November 20, 2025 at 8:59 PM
If your cow doesn't produce milk, is it a milk dud?
November 12, 2025 at 9:19 PM
I couldn’t quite remember how to throw a boomerang, but eventually it came back to me.
November 12, 2025 at 9:18 PM
Arachnophobia is so wrong. Just let spiders get married.
October 24, 2025 at 6:58 PM
I missed my mini Hindustani stringed instrument practice because I couldn’t find a baby sitar.
October 21, 2025 at 12:22 AM
if olive oil is made from olives, then what is baby oil made from?
October 20, 2025 at 8:27 PM
Sometimes you just cant unpoop something
October 20, 2025 at 8:24 PM
The cheese spent a lot of time at the gym hoping to get shredded.
October 17, 2025 at 7:30 PM
If you disagree with your tailor, he’ll tell you to suit yourself.
October 17, 2025 at 7:20 PM
I should’ve known that my friend would get fired from the road department for stealing. The last time I was at his house, all the signs were there.
October 17, 2025 at 6:48 PM
Sad news about the fire that destroyed the shoe factory. Hundreds of soles were lost.
October 17, 2025 at 2:20 AM
I can’t believe viruses and bacteria enter my body without permission. It makes me sick.
October 17, 2025 at 1:54 AM
When visiting Cuba, plan on havana good time.
October 16, 2025 at 9:31 PM
People who get into sports fishing really get hooked.

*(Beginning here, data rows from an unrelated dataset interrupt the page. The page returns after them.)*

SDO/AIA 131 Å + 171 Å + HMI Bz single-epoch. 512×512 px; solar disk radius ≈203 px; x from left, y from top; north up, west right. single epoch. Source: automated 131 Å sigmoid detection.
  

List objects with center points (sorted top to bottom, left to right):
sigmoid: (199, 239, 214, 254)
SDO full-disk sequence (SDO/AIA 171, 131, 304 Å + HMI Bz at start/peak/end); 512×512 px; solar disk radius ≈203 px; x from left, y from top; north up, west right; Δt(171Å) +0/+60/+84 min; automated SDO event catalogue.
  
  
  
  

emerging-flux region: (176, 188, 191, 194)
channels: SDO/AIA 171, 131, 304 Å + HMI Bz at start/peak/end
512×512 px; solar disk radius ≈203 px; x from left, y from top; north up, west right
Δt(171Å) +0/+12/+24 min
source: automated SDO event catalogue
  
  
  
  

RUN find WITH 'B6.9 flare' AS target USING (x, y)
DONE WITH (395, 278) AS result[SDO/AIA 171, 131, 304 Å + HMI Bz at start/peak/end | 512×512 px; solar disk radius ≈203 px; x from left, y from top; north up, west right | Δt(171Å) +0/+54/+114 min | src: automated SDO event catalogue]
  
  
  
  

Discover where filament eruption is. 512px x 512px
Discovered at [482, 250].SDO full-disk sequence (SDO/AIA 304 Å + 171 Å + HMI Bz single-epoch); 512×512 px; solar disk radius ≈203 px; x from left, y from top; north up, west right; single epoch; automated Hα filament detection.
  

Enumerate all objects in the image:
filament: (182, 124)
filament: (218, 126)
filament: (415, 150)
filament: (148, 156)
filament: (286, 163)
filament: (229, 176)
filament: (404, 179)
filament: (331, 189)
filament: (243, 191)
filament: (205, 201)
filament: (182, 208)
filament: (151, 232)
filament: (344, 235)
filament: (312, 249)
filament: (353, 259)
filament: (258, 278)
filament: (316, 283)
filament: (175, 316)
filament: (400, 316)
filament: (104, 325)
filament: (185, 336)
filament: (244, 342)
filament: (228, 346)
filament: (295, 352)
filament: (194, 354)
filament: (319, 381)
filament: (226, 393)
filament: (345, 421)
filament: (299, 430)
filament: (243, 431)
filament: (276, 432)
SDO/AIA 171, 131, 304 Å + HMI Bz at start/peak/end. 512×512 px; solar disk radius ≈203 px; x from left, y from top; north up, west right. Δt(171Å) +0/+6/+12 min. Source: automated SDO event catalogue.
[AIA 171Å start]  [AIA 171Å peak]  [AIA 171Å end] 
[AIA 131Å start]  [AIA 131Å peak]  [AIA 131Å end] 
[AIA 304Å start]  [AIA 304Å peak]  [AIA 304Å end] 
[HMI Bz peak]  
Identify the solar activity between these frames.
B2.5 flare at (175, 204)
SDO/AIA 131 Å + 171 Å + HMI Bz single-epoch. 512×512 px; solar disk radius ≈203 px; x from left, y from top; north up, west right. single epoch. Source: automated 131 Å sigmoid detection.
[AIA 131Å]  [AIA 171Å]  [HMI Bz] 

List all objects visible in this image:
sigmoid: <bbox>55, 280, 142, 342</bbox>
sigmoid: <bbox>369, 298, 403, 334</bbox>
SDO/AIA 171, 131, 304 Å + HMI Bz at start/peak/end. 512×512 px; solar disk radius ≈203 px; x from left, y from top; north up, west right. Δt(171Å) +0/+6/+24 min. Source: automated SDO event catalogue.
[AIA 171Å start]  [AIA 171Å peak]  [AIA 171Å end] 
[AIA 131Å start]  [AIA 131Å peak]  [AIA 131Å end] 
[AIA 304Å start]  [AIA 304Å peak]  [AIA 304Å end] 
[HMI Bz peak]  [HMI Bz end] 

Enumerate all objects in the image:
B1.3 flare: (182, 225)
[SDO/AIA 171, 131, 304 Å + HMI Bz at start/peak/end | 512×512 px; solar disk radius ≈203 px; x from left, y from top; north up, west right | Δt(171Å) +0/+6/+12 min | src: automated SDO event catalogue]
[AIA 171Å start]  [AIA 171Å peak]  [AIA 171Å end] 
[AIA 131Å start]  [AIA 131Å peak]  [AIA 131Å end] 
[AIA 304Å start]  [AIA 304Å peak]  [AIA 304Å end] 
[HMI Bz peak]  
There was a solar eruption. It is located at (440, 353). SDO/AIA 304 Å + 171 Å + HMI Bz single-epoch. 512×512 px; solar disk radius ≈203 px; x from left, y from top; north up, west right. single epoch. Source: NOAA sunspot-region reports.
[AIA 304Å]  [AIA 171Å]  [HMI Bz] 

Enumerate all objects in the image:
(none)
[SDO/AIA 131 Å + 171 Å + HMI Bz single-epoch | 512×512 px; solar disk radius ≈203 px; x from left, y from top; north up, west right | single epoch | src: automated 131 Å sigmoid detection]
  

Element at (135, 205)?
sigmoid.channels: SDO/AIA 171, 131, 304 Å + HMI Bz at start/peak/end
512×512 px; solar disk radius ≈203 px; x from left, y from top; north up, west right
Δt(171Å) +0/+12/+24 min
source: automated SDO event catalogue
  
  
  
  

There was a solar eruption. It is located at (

October 16, 2025 at 9:08 PM
To the thief who stole my antidepressants yesterday, I hope you’re happy.
October 16, 2025 at 8:51 PM
The tiny bait fish said, “if you can think of a better fish pun, let minnow.
October 16, 2025 at 2:13 AM
The student said she was late for class because she was in the bathroom, but the teacher thought she was stalling.